With tea, toast, and talk, and anything in season from the neighbouring greengrocer’s at the corner, the evening passed pleasantly away, the later hours being filled up with music by Mrs. Thompson, Mr. Thompson and the boy “Ward,” who had been taught to play on many strange instruments until he was almost equal to Peace himself in his proficiency.

Shortly after tea, Mr. Thompson would quietly rise from his chair, and the guests—​usually only one, or at the most two—​would take the hint and leave, Mr. Thompson apologising by saying that he was not quite so strong as he once was, and late hours being detrimental to his health and opposed to his habits, he was obliged to go to bed at what other people would consider very early hours.

This idea he seemed anxious to impress upon the neighbourhood, and succeeded in doing it.

Mrs. Long, who lived near him for the most of those six months, tells me that they were very early people—​“the light,” she says, “was out at No. 5 before any other house in the neighbourhood.”

The explanation, of course, is easy. Peace might ostentatiously lock his front door at half-past ten, and half an hour after, when the people supposed he and his family were sleeping the sleep of the just, he would be stealing out at the back, climbing the railway embankment, and off on his midnight raids, which always meant robbery and plundering, and, if necessary a murder.

Mrs. Thompson played a most conspicuous part throughout the latter part of Peace’s career. How she and Mrs. Peace could have consented to live under the same roof with the burglar Peace is altogether unaccountable.

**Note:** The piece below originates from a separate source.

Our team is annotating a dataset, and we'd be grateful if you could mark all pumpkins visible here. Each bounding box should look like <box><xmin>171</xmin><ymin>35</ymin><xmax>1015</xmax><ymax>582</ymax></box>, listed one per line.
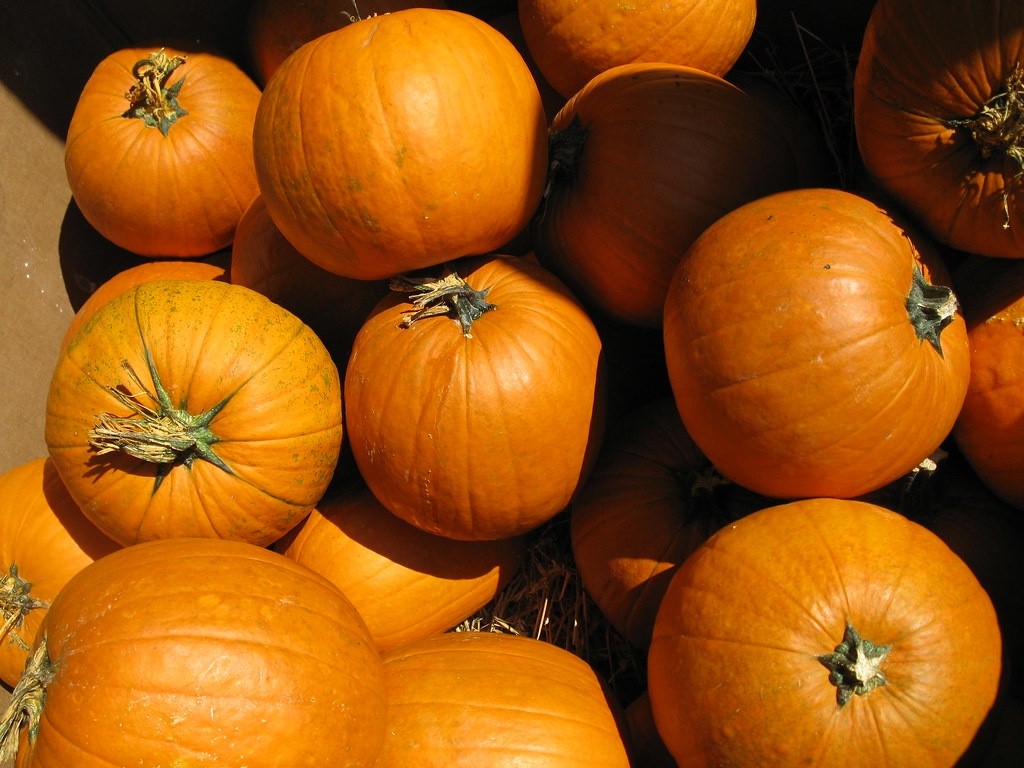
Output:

The ladies of the house in the Evelina-road are thus described by one who had an opportunity of learning something of the doings in that abode of bliss.

I am afraid (says the narrator) I must knock on the head a good many of the stories that have been printed about Peace’s establishment, as well as about his ways of life.

In the first place he had no servants at all. There were in the house, in addition to himself, the younger person who passed as Mrs. Thompson, the other elderly woman, who gave herself the name of Mrs. Ward, and a lad of seventeen, who was named Willie Ward.